> **Directive**:
Reproduce the text of every item below word for word, and leave the pictures out of your output.

> **Input**:
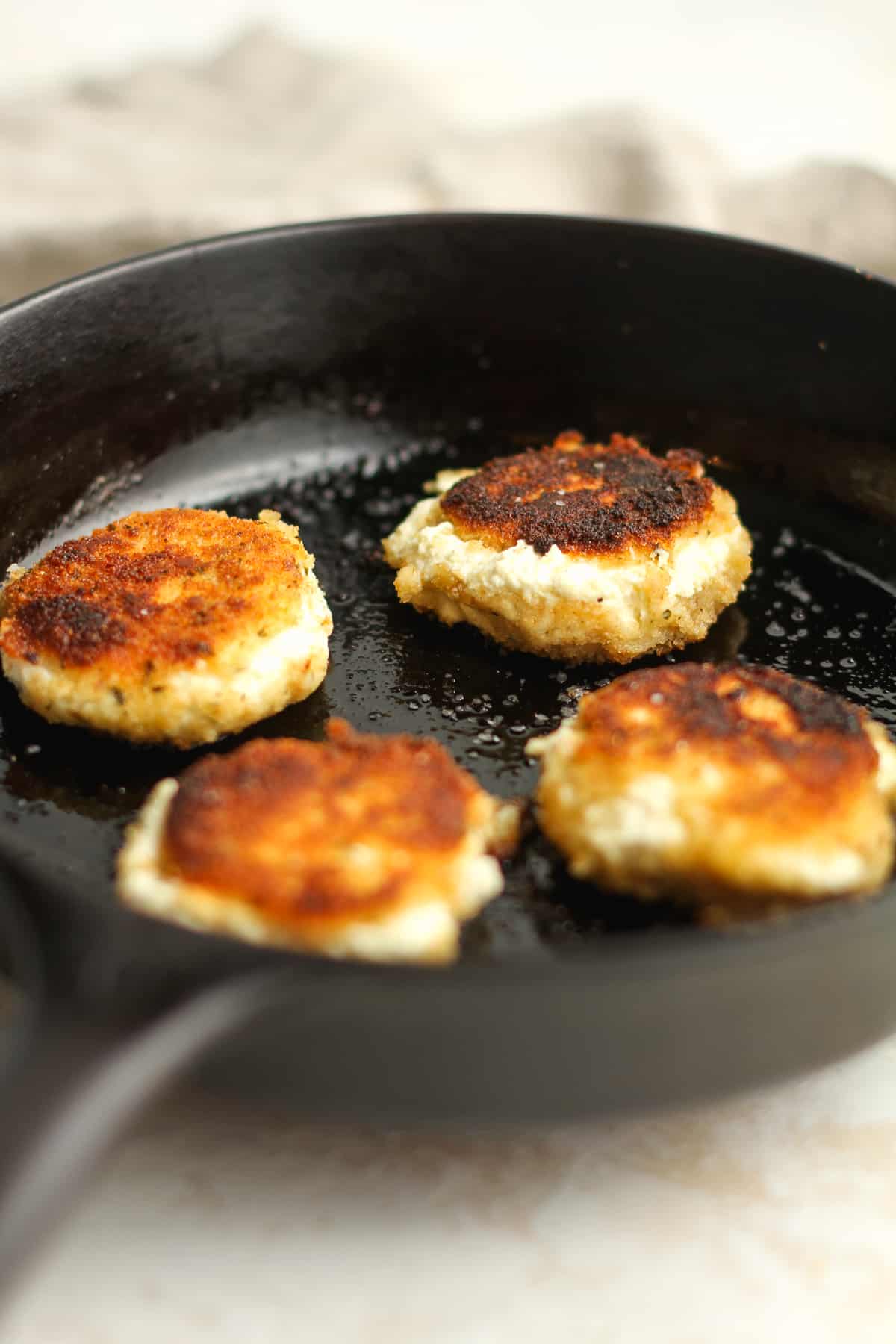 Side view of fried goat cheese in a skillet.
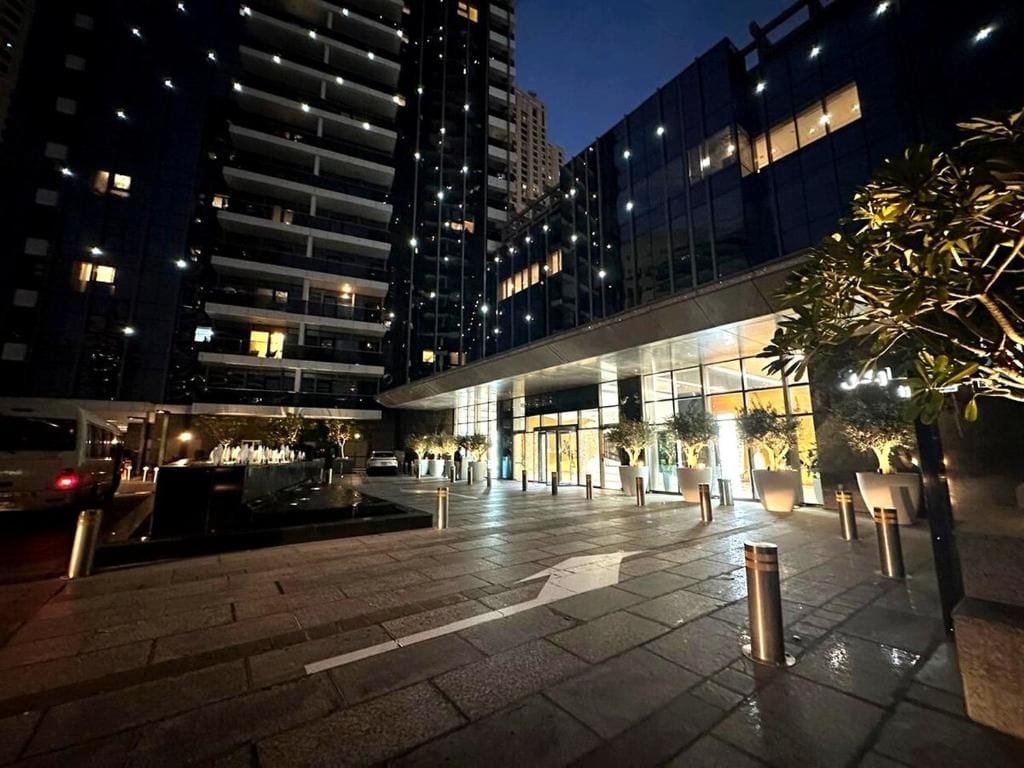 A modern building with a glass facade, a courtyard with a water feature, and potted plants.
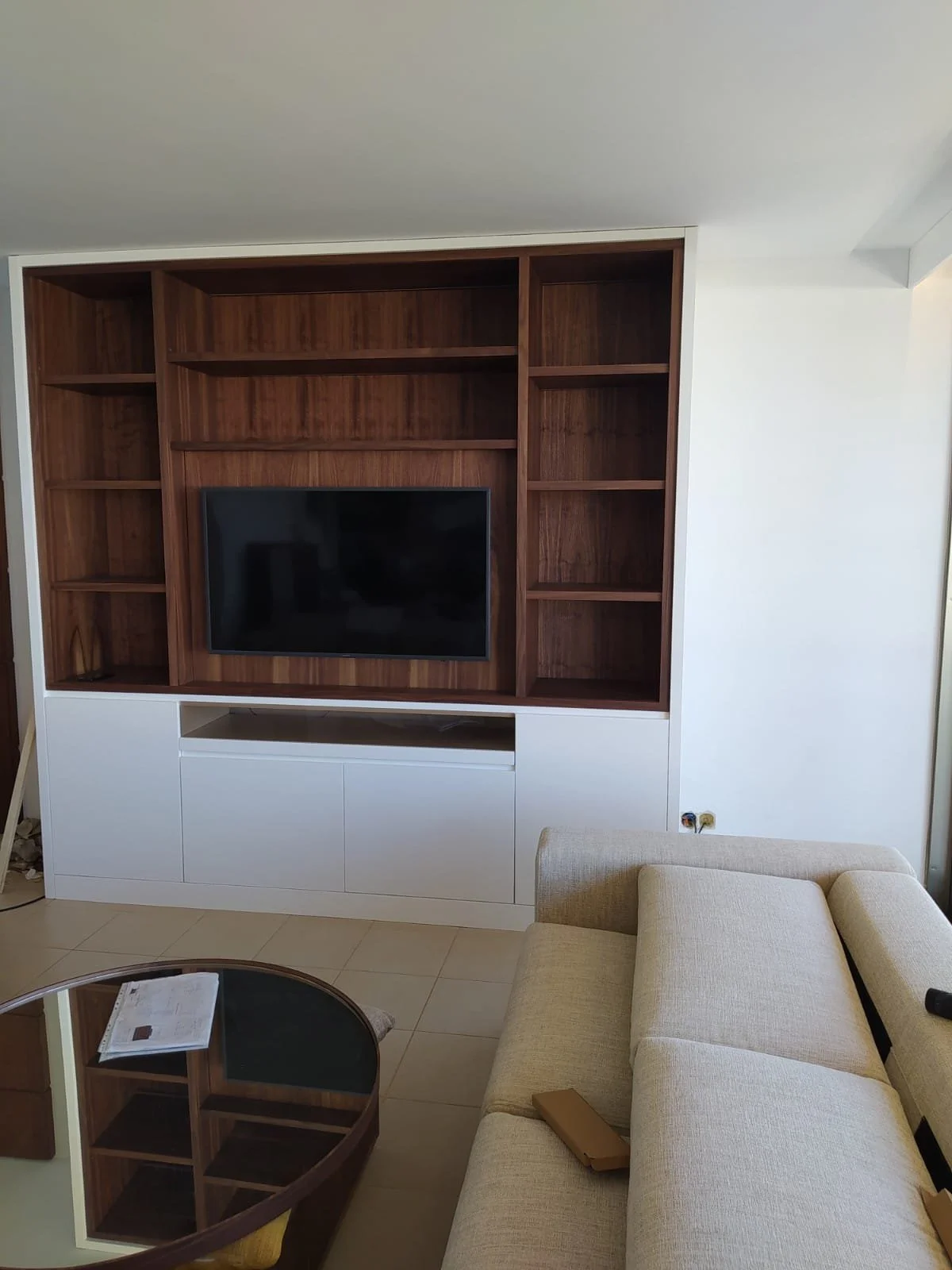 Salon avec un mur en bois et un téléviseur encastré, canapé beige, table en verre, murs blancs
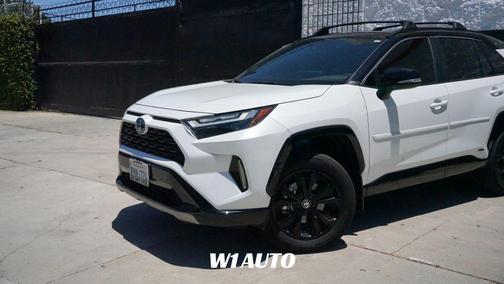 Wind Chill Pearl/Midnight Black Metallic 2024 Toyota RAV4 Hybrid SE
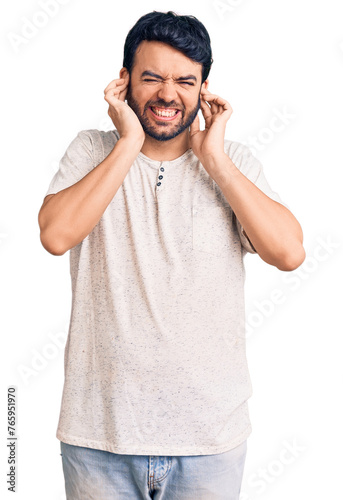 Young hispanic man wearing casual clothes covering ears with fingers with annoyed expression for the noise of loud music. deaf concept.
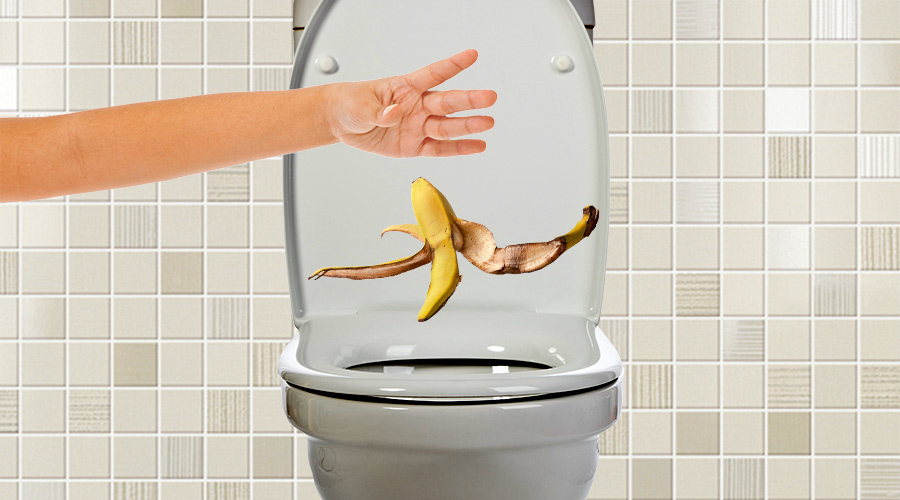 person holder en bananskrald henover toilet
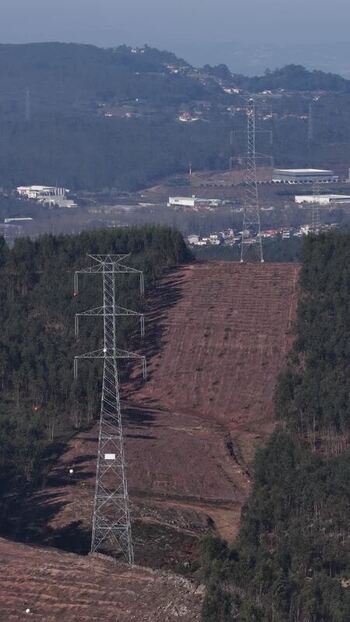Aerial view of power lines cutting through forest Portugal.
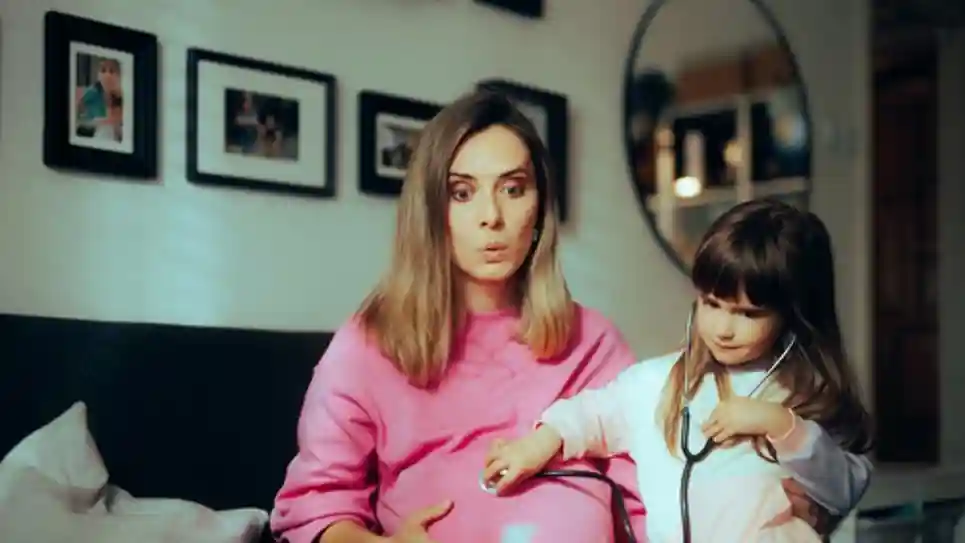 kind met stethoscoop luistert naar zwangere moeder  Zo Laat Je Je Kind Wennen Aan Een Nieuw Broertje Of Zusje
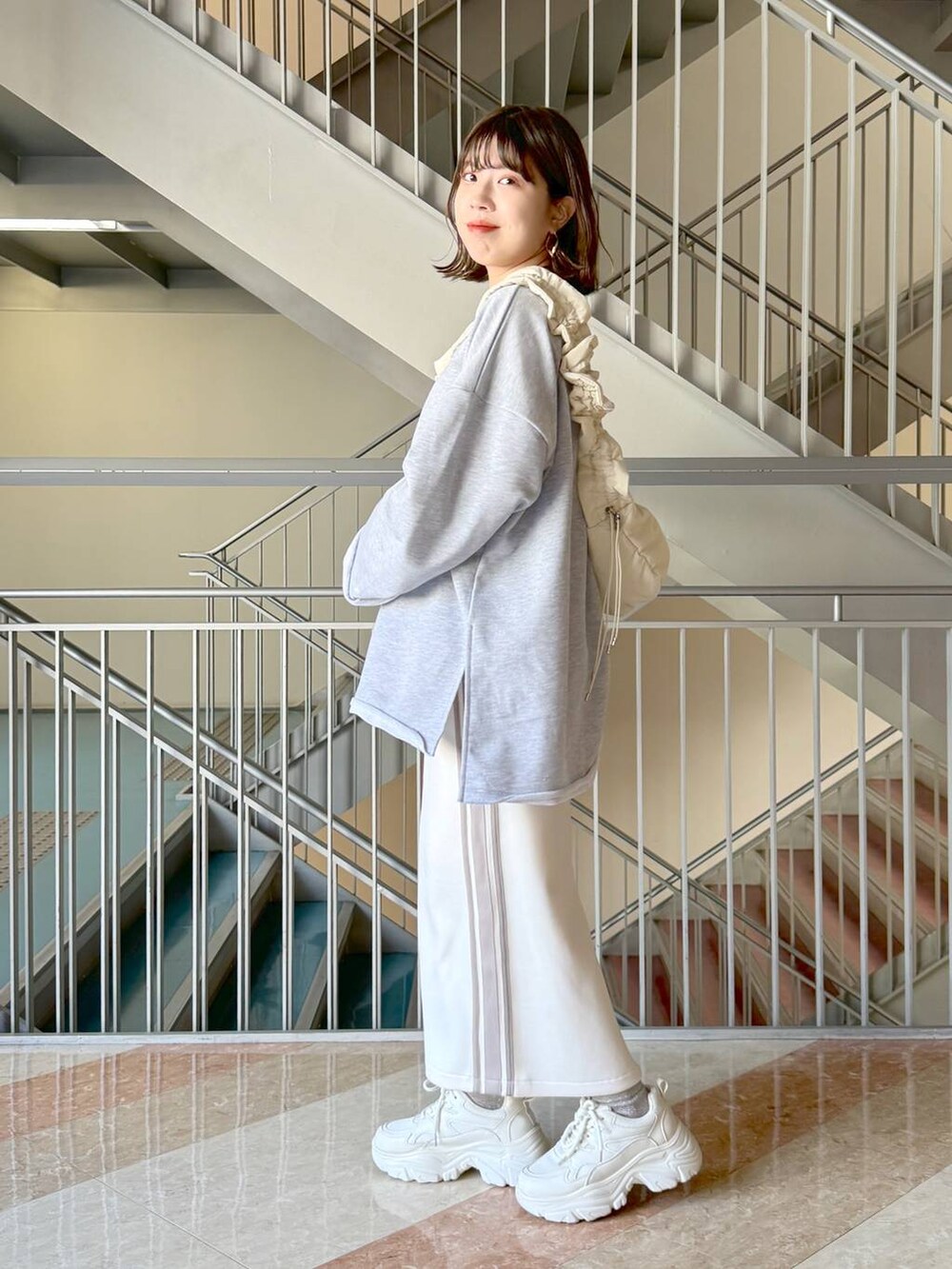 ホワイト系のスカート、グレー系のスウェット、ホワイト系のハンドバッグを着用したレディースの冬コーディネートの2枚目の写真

> **Reply**:
 Side view of fried goat cheese in a skillet.
 A modern building with a glass facade, a courtyard with a water feature, and potted plants.
 Salon avec un mur en bois et un téléviseur encastré, canapé beige, table en verre, murs blancs
 Wind Chill Pearl/Midnight Black Metallic 2024 Toyota RAV4 Hybrid SE
 Young hispanic man wearing casual clothes covering ears with fingers with annoyed expression for the noise of loud music. deaf concept.
 person holder en bananskrald henover toilet
Aerial view of power lines cutting through forest Portugal.
 kind met stethoscoop luistert naar zwangere moeder  Zo Laat Je Je Kind Wennen Aan Een Nieuw Broertje Of Zusje
 ホワイト系のスカート、グレー系のスウェット、ホワイト系のハンドバッグを着用したレディースの冬コーディネートの2枚目の写真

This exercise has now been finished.